Le commissaire aux langues officielles du Canada, Raymond Théberge. Archives ONFR+
Actualité

Langues officielles : encore des « problèmes récurrents », s’inquiète le commissaire Théberge

Le commissaire aux langues officielles du Canada, Raymond Théberge. Archives ONFR+
Le commissaire aux langues officielles du Canada, Raymond Théberge. Archives ONFR+

OTTAWA — Dans un bilan à mi-parcours du Plan d’action pour les langues officielles, le commissaire Raymond Théberge s’inquiète que des problèmes récurrents impactent encore les communautés de langues officielles en milieu minoritaire. Ce rapport qui porte entre autres sur l’immigration francophone presse Ottawa d’augmenter plus rapidement sa cible.

« Mon bilan reste mitigé : certains problèmes récurrents compromettent depuis trop longtemps nos communautés dont l’avenir ‒ voire le destin ‒ me tient énormément à cœur », étales comme constat Raymond Théberge.

Ce dernier estime qu’il a encore du pain sur la planche pour les institutions fédérales concernant le Plan d’action.

Ce plan d’action de 2023 à 2028 promettait 4,1 $ milliards pour les langues officielles dans plusieurs domaines : santé, éducation, économie, immigration, arts et culture, etc.

« Ce que je pourrais dire est que l’on constate qu’il y a eu certains progrès, mais comme c’est typiquement le cas quand on parle des langues officielles, on a encore beaucoup de chemin à faire pour arriver à l’égalité réelle.

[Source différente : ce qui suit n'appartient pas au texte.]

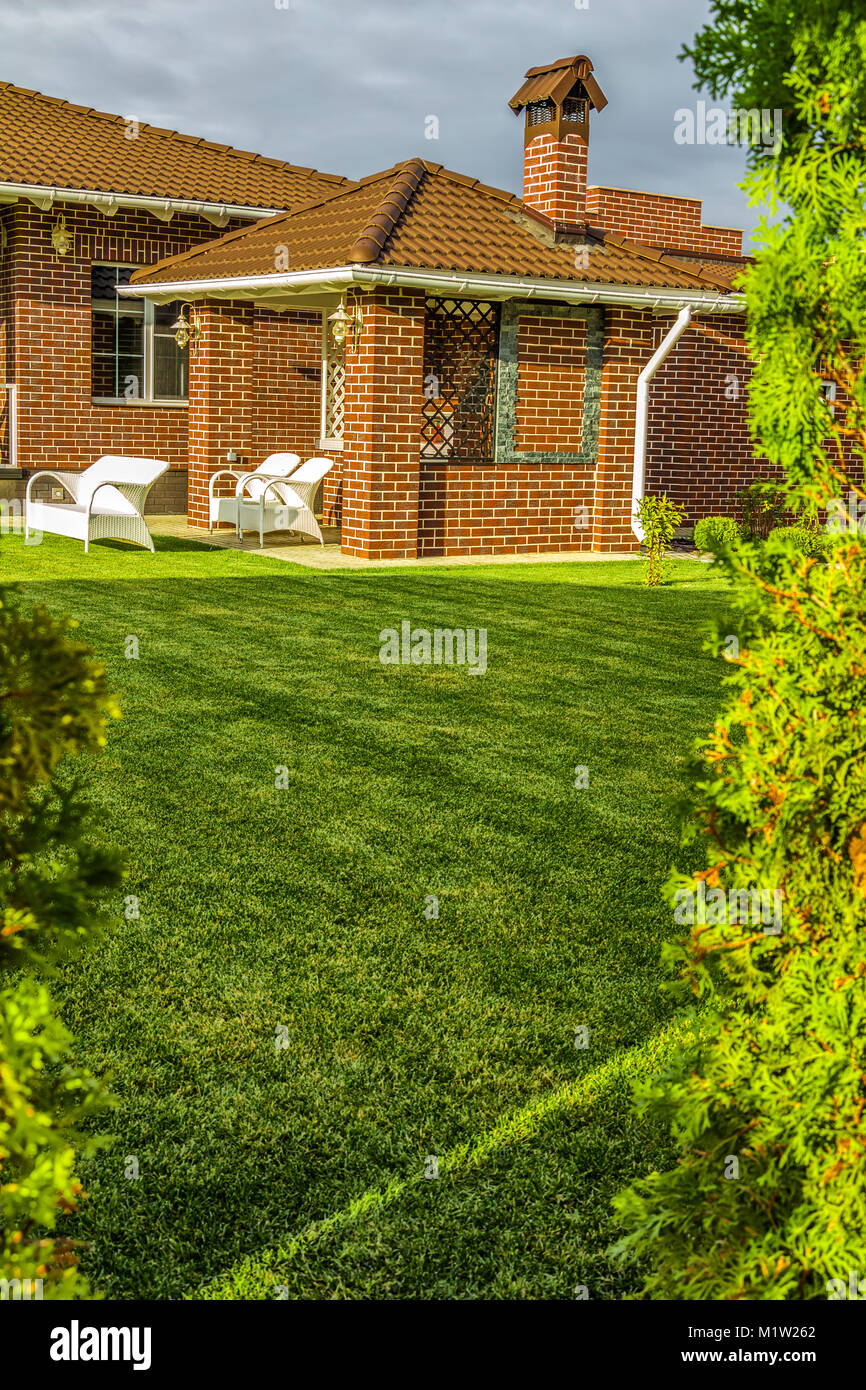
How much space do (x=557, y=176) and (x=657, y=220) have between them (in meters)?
5.91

Je pense que le gouvernement doit encore déployer plus d’efforts », a-t-il affirmé en conférence de presse à Dieppe mardi matin pour présenter ce document.

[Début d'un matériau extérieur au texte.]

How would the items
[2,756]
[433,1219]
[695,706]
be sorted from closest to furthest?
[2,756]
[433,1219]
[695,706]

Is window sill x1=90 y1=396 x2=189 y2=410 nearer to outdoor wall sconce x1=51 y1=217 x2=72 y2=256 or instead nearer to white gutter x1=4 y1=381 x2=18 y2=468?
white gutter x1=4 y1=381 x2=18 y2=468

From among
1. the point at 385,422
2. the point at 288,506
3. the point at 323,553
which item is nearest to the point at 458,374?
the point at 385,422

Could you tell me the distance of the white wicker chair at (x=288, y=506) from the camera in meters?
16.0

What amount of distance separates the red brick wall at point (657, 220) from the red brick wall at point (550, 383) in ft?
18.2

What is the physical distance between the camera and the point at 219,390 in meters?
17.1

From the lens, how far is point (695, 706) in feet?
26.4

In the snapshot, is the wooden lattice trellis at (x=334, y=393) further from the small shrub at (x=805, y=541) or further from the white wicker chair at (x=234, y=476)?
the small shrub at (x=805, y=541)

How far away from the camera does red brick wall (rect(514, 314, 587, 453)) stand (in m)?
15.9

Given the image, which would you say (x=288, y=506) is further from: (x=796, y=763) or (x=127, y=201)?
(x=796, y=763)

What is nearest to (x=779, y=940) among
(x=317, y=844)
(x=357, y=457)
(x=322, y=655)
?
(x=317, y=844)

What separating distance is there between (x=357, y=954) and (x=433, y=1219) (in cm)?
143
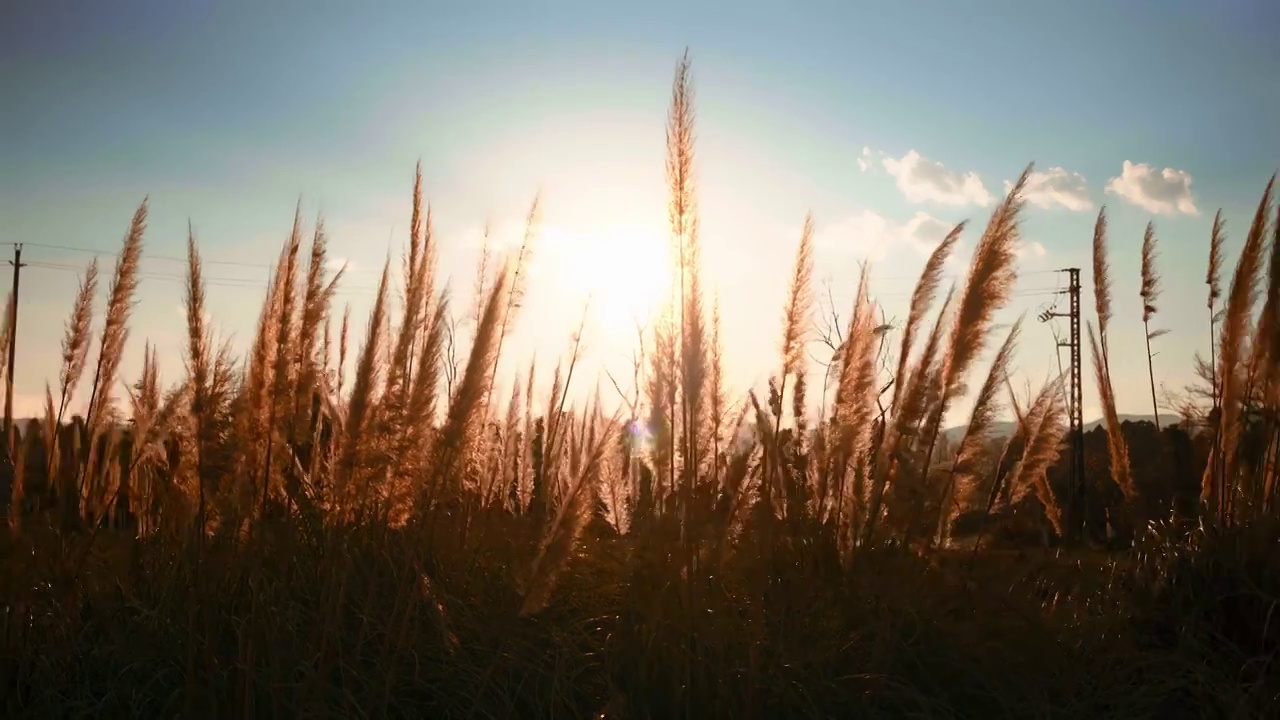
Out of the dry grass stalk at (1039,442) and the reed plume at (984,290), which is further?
the dry grass stalk at (1039,442)

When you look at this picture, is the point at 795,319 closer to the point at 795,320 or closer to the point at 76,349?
the point at 795,320

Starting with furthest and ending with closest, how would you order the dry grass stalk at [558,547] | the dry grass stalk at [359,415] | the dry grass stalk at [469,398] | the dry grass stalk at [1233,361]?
1. the dry grass stalk at [1233,361]
2. the dry grass stalk at [359,415]
3. the dry grass stalk at [469,398]
4. the dry grass stalk at [558,547]

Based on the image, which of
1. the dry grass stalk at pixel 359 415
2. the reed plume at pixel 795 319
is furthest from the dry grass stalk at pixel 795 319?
the dry grass stalk at pixel 359 415

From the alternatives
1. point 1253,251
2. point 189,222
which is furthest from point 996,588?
point 189,222

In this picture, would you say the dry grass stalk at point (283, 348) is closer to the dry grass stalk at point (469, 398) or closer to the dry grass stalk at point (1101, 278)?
the dry grass stalk at point (469, 398)

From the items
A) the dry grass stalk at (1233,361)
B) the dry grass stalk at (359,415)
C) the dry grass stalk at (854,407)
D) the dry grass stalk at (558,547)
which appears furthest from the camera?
the dry grass stalk at (1233,361)

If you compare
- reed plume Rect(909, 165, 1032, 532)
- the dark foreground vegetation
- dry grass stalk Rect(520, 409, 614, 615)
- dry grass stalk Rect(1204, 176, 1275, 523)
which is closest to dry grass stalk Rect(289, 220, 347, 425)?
the dark foreground vegetation

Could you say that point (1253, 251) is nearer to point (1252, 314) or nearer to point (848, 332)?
point (1252, 314)

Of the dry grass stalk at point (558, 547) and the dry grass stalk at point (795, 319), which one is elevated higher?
the dry grass stalk at point (795, 319)

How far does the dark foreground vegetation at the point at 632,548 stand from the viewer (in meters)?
2.64

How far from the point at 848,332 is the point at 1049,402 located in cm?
106

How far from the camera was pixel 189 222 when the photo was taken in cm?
326

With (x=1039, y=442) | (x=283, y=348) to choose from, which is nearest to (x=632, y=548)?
(x=283, y=348)

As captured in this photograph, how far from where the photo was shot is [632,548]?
3.39 meters
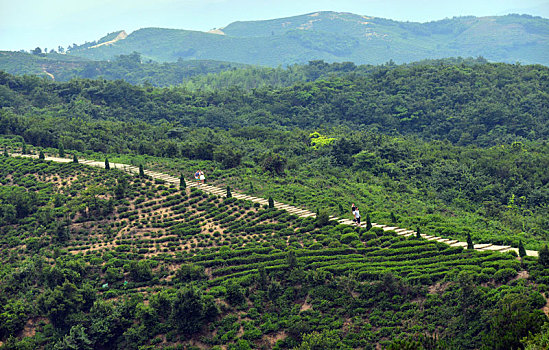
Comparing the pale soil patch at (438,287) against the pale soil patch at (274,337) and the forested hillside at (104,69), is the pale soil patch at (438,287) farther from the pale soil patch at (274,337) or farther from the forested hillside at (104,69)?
the forested hillside at (104,69)

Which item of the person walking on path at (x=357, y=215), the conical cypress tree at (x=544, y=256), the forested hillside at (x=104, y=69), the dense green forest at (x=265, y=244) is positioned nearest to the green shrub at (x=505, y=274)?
the dense green forest at (x=265, y=244)

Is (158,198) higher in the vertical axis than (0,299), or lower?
higher

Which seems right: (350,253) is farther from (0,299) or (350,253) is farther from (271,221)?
(0,299)

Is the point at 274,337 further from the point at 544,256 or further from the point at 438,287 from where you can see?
the point at 544,256

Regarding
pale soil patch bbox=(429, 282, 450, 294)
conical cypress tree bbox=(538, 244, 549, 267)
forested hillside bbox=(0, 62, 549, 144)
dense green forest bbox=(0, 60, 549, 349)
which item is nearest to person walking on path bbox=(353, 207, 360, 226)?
dense green forest bbox=(0, 60, 549, 349)

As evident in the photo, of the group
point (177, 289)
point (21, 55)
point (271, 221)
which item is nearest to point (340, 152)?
point (271, 221)

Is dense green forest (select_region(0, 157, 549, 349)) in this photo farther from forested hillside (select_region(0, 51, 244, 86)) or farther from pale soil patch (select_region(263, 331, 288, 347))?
forested hillside (select_region(0, 51, 244, 86))

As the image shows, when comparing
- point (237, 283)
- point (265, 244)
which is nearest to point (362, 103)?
point (265, 244)
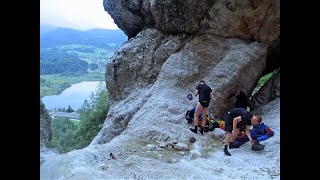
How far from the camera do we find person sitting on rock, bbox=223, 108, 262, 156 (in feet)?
26.5

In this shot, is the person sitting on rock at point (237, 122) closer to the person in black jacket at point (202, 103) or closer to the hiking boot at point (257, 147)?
the hiking boot at point (257, 147)

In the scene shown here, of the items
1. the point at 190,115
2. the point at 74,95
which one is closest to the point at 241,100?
the point at 190,115

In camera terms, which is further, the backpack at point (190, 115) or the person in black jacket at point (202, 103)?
the backpack at point (190, 115)

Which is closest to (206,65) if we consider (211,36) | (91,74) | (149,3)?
(211,36)

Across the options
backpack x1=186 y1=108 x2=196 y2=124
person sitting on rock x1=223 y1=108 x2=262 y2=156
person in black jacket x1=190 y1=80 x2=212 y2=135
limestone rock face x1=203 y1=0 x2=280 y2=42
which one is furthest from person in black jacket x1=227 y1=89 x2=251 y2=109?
person sitting on rock x1=223 y1=108 x2=262 y2=156

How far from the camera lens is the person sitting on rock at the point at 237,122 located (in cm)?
806

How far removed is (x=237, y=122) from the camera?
320 inches

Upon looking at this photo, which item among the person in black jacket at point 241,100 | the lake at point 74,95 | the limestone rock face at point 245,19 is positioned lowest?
the lake at point 74,95

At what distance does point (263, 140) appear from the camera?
893 centimetres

Lors de cette même conférence, l’ancien éducateur et recteur universitaire décerne une note de B au gouvernement pour son travail jusqu’à présent dans cette feuille de route gouvernementale sur les langues officielles.

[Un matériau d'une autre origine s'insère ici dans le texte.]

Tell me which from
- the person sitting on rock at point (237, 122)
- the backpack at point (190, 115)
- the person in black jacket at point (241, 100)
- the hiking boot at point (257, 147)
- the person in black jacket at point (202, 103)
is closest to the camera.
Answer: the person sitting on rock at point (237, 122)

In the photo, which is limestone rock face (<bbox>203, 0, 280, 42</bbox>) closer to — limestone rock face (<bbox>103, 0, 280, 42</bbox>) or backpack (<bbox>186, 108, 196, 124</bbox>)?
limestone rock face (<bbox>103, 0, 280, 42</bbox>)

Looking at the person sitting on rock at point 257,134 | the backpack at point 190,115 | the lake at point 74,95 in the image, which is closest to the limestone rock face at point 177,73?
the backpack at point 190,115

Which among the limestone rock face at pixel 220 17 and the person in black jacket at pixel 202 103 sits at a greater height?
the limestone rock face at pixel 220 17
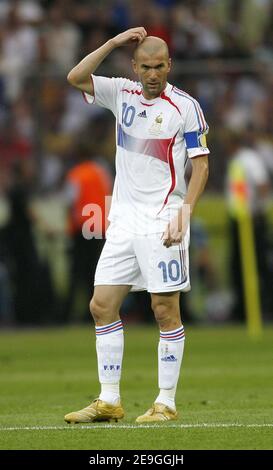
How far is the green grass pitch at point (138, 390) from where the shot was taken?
9.16 meters

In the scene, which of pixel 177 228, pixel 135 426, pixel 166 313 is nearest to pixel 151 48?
pixel 177 228

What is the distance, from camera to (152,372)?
15688mm

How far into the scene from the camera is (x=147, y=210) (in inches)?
411

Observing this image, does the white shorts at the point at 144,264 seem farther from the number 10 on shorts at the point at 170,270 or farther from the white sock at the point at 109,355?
the white sock at the point at 109,355

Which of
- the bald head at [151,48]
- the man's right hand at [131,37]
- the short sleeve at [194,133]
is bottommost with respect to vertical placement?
the short sleeve at [194,133]

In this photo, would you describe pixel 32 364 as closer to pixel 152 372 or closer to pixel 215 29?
pixel 152 372

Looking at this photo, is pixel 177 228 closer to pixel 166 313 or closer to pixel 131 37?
pixel 166 313

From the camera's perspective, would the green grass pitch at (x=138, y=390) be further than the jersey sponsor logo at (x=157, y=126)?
No

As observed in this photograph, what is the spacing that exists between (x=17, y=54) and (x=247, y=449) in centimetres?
1643

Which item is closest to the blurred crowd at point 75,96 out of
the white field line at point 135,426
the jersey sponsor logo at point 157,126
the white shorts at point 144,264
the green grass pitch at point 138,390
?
the green grass pitch at point 138,390

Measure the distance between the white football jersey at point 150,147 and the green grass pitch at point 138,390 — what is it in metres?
1.58

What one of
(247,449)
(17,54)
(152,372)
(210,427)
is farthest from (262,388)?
(17,54)

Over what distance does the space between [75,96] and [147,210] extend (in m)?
13.0
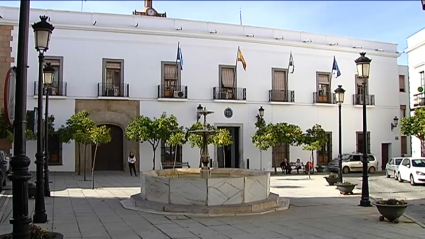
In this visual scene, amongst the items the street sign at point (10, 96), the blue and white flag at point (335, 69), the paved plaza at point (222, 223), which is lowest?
the paved plaza at point (222, 223)

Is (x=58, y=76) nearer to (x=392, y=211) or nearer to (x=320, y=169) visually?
→ (x=320, y=169)

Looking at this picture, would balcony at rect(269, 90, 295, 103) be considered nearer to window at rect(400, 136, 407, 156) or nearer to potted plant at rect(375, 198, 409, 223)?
window at rect(400, 136, 407, 156)

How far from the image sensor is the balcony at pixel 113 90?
80.4ft

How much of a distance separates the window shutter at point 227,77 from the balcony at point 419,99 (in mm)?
10590

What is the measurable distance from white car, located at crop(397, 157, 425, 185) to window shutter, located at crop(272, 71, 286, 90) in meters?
9.46

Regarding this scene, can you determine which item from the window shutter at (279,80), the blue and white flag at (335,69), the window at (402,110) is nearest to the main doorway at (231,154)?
the window shutter at (279,80)

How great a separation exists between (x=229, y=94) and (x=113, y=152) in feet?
25.5

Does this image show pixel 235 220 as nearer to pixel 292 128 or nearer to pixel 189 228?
pixel 189 228

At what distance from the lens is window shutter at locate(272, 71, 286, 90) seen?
2812 cm

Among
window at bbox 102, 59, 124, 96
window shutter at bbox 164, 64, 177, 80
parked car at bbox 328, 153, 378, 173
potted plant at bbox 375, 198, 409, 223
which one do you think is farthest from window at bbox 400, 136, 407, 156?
potted plant at bbox 375, 198, 409, 223

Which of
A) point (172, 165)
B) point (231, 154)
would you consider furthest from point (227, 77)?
point (172, 165)

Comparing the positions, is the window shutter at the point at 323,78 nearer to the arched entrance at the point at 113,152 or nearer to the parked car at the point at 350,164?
the parked car at the point at 350,164

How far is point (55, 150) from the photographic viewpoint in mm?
24266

Hausser la cible en immigration francophone

S’il reconnaît que le gouvernement a fait « un pas dans la bonne direction » en matière d’immigration francophone, il estime que le fédéral a « encore du chemin à faire », citant l’intégration et la rétention des nouveaux arrivants de langue française.

« Je m’attends d’ailleurs à ce que les cibles en admission de résidents permanents d’expression française continuent à progresser, accompagnées de moyens, de ressources et d’une ligne du temps qui permettront d’entrevoir le rétablissement (et l’accroissement au-delà) du poids démographique des minorités francophones », écrit-il dans ce rapport.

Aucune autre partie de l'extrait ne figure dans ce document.